15 years ago you also could buy a second hand car for cheap, but since then
the gas price quadrupled. You can have a DVD player for the same price as a
VCR 20 years ago, but does it really mean the quality of life has improved?
Over time we also lost quite a few things, like real food or personal service.

But still you are looking at now, and more specifically to your personal
situation at the moment, and not on what's happening and what the future will
bring.

If cheap labor disappears a part of that group will become competitors in an
already overcrowded market. And as I mentioned before, the global marktplace
and internet is going to work against us. We will end up fighting over
breadcrumbs, and only a very few, those with a truly unique skillset, will
manage to have a somewhat decent lifestyle.

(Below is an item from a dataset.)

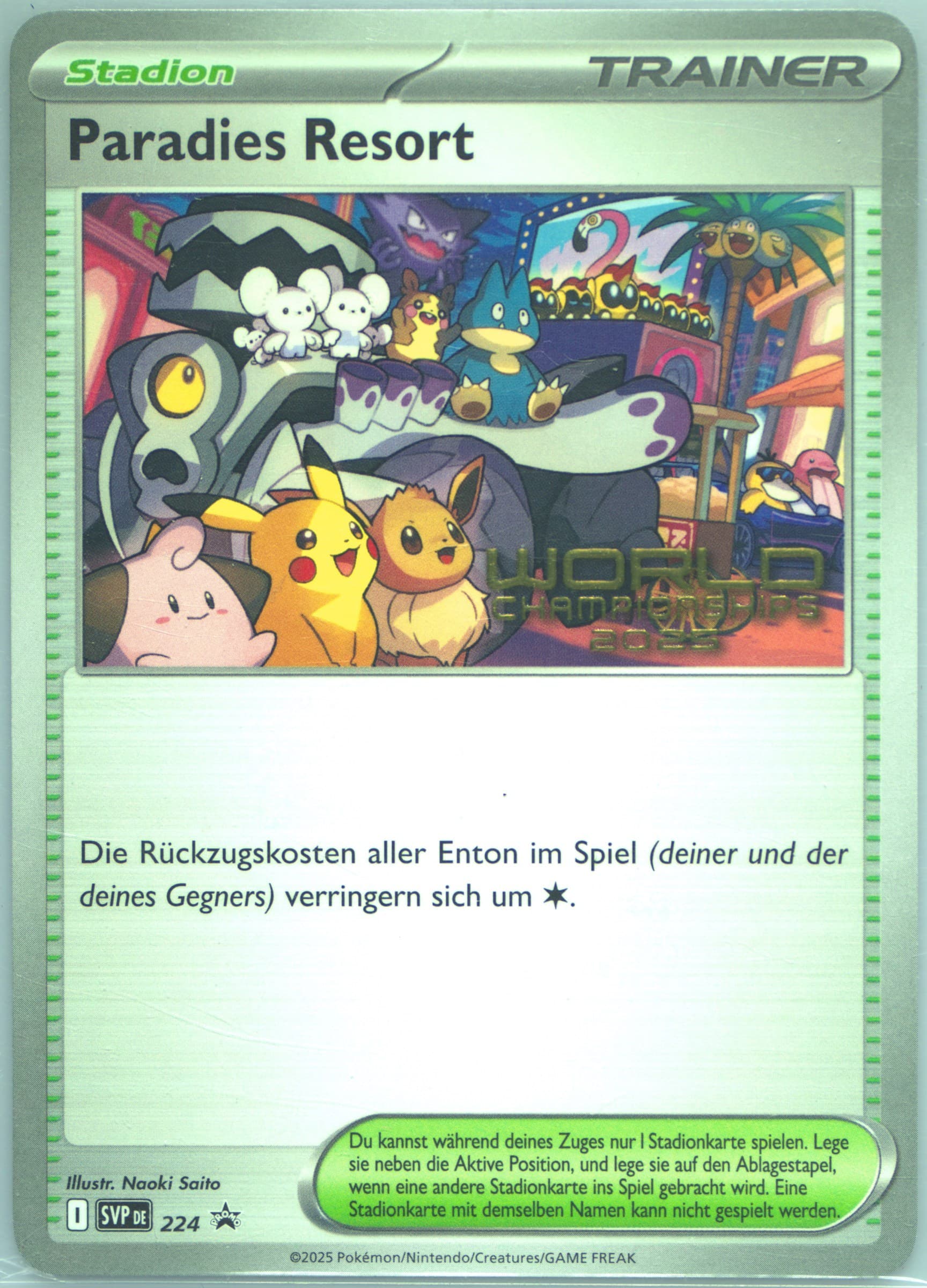 Paradise Resort World Championships 2025 (224) 2025 Pokemon German Svp de-SV Black Star Promo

What you also forget, a big part of our current wealth is based on air. On big
loans we used to pay for cheap labor in far away countries. And one day those
loans will have to be paid back.

But try to imagine what would happen to your life when the dollar would become
complete worthless overnight. Do you have enough goods to buy your way around,
or do you still have the right skills to make a decent earning?

------
ilyak
Well! You can force everyone your economy doesn't need to go to military! This
way, it's a win-win: you still retain your dominance and don't suffer from
having no real jobs!

Sad.

------
tybris
No, that's not it. Back to economics class.